* [Exercise task 1]: In the post about Old World Wisconsin, how far is Old World Wisconsin from Milwaukee?
* [Exercise task 2]: Please list every outing with the friends' grade school daughters that the post about Old World Wisconsin names as a wonder of southern Wisconsin.

* [Extract to read]:
⟨

Even though we’ve moved only 20 miles from where I went to elementary school, I’ve been surprised at how infrequently I find myself returning to the important places of my childhood. There are things that are similar in the neighborhood we live in now—the Lannon stone houses from the local quarry, the way the tulips arrive just around mothers’ day, or how summer smells of lake water and cut grass and charcoal grills, but we don’t actually go to my childhood library, or walk past my elementary school, or even visit my favorite Mexican restaurant. I think as Jackson grows we’ll take more trips to some memory-laden places to swim or ice skate or look at art. Until then I’ve gotten to tag along with our friends’ grade school daughters as they explore the wonders of southern Wisconsin—baseball games, pumpkin patches, art exhibits, and last week the wonderful outdoor living museum: Old World Wisconsin.
Old World Wisconsin is a bit like Williamsburg, Virginia, only instead of recreating the colonial buildings where they would have stood in the middle of a still busy and vibrant University town (and near-by water parks), Old World Wisconsin is filled with 19th century buildings (the actual original buildings not replicas) brought in from all over the state, forming both a town and several clusters of farms.
As a kid I LOVED going to Old World Wisconsin. They had women dressed up in gorgeous dresses, homemade root-beer, and a real working blacksmith shop. It was like the whole world of Laura Ingalls Wilder had come to life before my eyes—tiny cabin to one room school house to town store with burlap sacks of flour and coffee.
A few months ago I told my friend Loren about the wonders of Old World Wisconsin and how it would make a great home school field trip for her 7 and 11-year-old daughters, Evelyn and Joann. Loren, being infinitely on-top-of-it found that there were actual home school days at Old World. (Good job Old World Wisconsin!)
I got to tag along, either as a chaperone (1:1 ratio) or as a very eager mother starting to home school her 10-month old. Either way, it was $4 less than regular admission (Jackson was free), and no one questioned my presence. Actually there were a lot of babies there, but they all had older siblings; still I did not anticipate scoping out really amazing baby carriers and baby carrier accessories (score again, Old World Wisconsin, you never cease to amaze me).
Old World Wisconsin is about an hour from Milwaukee, and I loved the chance to drive through the countryside chatting with friends, and Jackson thought the first 20 minutes were awesome, the second 20 minutes was a rough sobbing to sleep, and the last 20 minutes a peaceful, if all too short morning nap. The rest of the day he was nestled in the baby carrier (although by far not the coolest one there) and I was able to mostly stay up with the girls as they explored how life was more difficult, while simple and beautiful, and overall that strange mixture that the past is: so different and yet the same.
Carrying a baby along for the day made me appreciate the work of the women. We started out at the laundress’ house. She was an Irish widow who supported her two girls by endlessly boiling and scrubbing and drying clothes.
By the end of her life, she was able to build a rather nice house that we walked through, touching the cold irons and peaking inside the huge cast iron stove. The girls got to agitate some clothes in barrels outside with a metal contraption that looked a bit like a toilet plunger.
We then made our way to the unmarked wheel makers’ shop. There aren’t signs on any of the shops, so I felt particularly like the tour guide remembering what builders were which.

⟩

Excerpts from a spatial reasoning dataset:
⟨

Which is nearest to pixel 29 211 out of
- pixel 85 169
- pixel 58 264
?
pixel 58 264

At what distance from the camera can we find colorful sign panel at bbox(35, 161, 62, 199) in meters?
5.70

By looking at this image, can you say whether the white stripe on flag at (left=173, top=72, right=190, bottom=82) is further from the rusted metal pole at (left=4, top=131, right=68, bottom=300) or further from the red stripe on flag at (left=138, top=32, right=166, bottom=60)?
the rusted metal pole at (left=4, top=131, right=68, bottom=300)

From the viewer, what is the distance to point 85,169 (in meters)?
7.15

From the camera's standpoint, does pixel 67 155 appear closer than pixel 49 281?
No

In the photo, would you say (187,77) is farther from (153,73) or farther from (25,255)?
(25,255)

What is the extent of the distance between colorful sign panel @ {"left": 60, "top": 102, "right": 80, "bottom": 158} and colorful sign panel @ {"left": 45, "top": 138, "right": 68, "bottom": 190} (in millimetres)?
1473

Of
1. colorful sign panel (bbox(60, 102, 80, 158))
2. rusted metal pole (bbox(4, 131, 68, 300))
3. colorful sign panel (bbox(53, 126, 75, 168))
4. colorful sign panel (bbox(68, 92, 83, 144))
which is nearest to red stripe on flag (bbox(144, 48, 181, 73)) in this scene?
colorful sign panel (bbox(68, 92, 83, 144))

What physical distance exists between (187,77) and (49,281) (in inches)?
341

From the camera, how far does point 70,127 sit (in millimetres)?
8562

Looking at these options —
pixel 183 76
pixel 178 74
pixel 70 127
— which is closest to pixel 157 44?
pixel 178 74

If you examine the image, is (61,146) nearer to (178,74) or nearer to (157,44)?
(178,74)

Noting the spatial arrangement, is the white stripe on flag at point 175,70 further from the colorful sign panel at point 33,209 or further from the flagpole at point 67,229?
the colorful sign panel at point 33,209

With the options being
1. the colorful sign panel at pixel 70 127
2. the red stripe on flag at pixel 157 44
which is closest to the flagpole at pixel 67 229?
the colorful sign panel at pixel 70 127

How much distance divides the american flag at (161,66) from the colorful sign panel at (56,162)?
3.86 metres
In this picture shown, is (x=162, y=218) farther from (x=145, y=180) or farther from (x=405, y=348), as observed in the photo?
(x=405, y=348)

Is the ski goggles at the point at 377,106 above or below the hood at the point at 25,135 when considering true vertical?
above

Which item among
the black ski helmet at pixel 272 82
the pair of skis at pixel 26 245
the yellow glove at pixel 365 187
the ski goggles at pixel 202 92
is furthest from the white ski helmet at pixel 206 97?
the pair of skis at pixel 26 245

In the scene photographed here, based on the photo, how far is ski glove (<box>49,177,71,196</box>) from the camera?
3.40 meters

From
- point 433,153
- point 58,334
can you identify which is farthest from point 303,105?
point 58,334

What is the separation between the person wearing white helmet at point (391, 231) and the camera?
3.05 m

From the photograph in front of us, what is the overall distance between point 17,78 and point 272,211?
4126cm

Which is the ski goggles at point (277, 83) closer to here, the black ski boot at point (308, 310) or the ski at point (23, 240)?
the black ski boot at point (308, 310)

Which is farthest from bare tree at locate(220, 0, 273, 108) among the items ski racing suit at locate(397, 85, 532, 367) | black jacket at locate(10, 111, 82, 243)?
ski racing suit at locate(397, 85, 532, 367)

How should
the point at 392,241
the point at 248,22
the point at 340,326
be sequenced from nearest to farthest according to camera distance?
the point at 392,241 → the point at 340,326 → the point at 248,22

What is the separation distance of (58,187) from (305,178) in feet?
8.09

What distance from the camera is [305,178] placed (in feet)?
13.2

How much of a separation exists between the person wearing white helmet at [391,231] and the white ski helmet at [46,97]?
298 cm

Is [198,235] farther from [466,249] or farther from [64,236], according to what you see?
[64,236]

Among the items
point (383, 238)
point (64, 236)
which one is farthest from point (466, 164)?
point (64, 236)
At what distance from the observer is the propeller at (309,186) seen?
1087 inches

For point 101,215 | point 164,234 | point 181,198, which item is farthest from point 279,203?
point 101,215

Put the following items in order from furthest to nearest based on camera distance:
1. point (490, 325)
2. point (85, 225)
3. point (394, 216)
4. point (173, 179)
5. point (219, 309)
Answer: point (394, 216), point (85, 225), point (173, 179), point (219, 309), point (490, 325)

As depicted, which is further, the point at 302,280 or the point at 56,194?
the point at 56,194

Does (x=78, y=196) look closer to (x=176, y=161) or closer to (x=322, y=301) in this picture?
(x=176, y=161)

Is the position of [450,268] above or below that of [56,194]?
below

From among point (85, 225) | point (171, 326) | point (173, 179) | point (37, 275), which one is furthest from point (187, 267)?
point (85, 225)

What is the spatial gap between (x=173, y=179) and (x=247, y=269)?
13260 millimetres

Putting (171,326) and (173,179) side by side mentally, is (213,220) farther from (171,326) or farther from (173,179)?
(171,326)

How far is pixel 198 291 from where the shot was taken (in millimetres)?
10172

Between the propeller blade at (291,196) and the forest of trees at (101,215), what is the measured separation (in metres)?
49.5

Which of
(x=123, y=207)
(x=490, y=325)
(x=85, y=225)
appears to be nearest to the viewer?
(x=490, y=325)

⟩

* [Output 1]: About an hour.

* [Output 2]: Baseball games, pumpkin patches, art exhibits, and Old World Wisconsin.